For a man so renowned for experimentation though, Bad As Me sounds strangely familiar and even (whisper it) accessible. It’s certainly not as utterly terrifying as Bone Machine could be, nor as sprawling and ambitious as classics like Rain Dogs. Yet when he’s on form, which he is on many tracks on Bad As Me, Waits can still be utterly spellbinding.
All sides of the man are on display here. Chicago hurtles off at full speed like a runaway train, horns blaring loudly while Waits muses whether “things will be better in Chicago” before bellowing “All Aboard!”. He pulls a similar trick on the title track, a gloriously shuffling bluesy rant of a song with Waits switches between sounding utterly hysterical and laconically laidback.
Yet we also find Waits at his most affecting on this album. A master at the heartbroken ballad, there are some wonderful examples here of his softer side. Last Leaf is impossibly poignant, the sound of a man raging against the light: “I’m the last leaf on the tree, the autumn took the rest but it won’t take me”. The appearance of a somewhat croaky Keith Richards on backing vocals adds to the melancholy atmosphere.

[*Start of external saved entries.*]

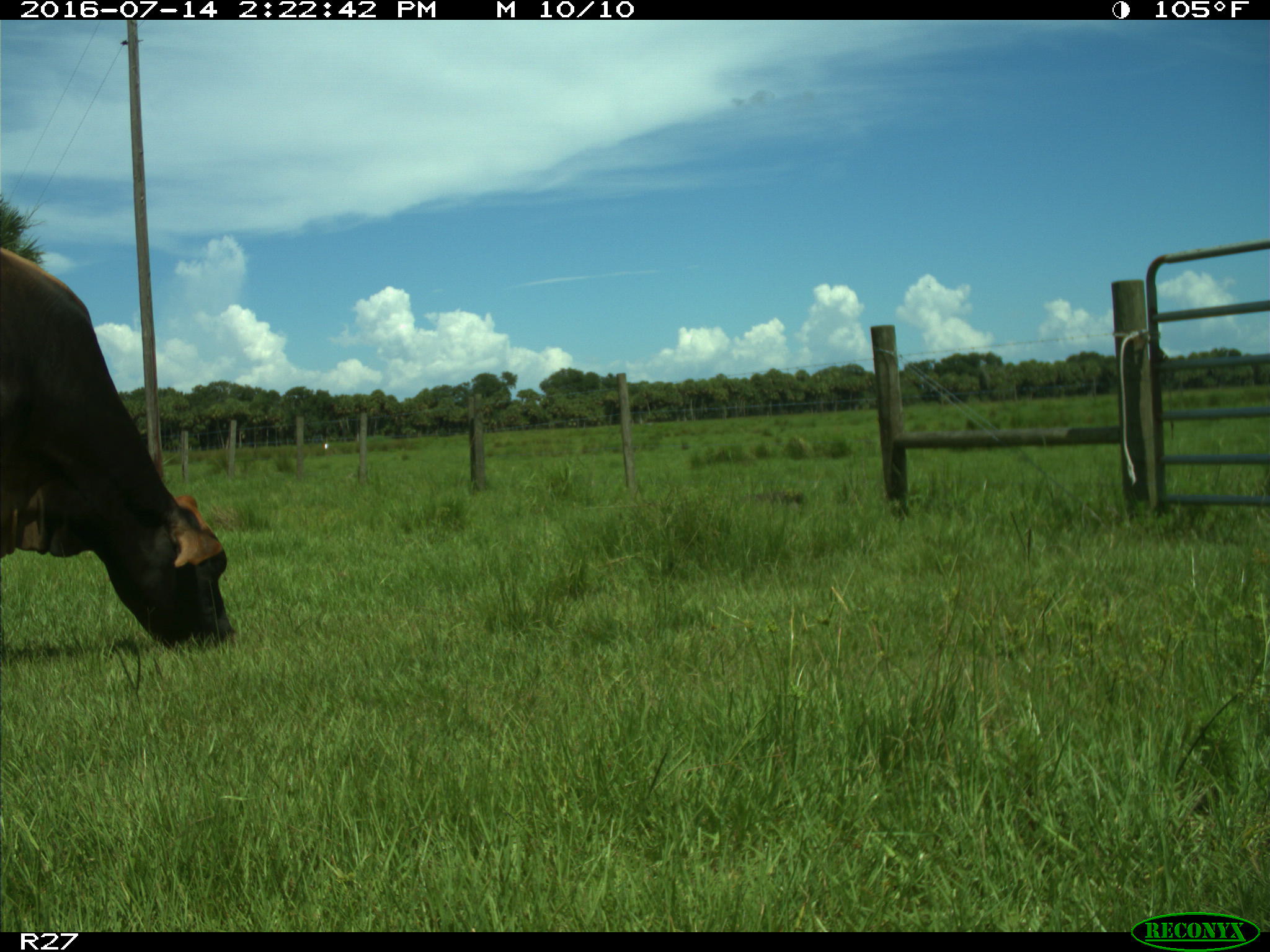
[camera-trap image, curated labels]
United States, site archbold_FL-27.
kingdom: Animalia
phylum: Chordata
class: Mammalia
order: Artiodactyla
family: Bovidae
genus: Bos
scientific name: Bos taurus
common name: domestic cow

Pay Me is, if anything, even more gorgeous – a beautifully woozy ballad on a par with his early days of Closing Time. There are other traditional bar-room lullabies here: the beautiful Kiss Me and the Spanish-flavoured Back In The Crowd, and they provide a nice contrast to Waits’ more hollering side.
Lyrically, he touches on everything from the financial crisis to war. Talking At The Same Time (which, musically, sounds like Heartattack & Vine remade for a David Lynch film) is a thinly veiled attack on bankers: “we bailed out all the millionaires, they’ve got the fruit, we’ve got the rind”).
Most extraordinary though is Hell Broke Luce, which sounds like a missive from Hades itself: a militaristic marching song, with Waits angrily rapping over the top about Iraq, generals, and body bags. “What the hell was it that the President said? Give them all a beautiful parade instead…left, right, left, right” he yells while gunfire and explosions sound all around. It’s Waits at his most utterly compelling.
And then, just because he’s Tom Waits and can do what he wants, he can produce a jokey response to the Rolling Stones‘ Satisfaction in Satisfied (“Now Mr Jagger and Mr Richards…I will scratch where I’ve been itching!”) or produce a bone-rattling blues song that references Love Me Tender with Get Lost. The album closes with a nod to his past again in New Year’s Eve, throwing a rendition of Auld Lang Syne towards the end of the song, just as he did with Waltzing Matilda in Tom Traubert’s Blues.
At 61 years old, and several classic albums under his belt already, Tom Waits has nothing left to prove. The fact that he can produce an album like Bad As Me, with more energy, invention and sheer excitement that artists half his age stands as testimony that Tom Waits remains one of the true giants of music.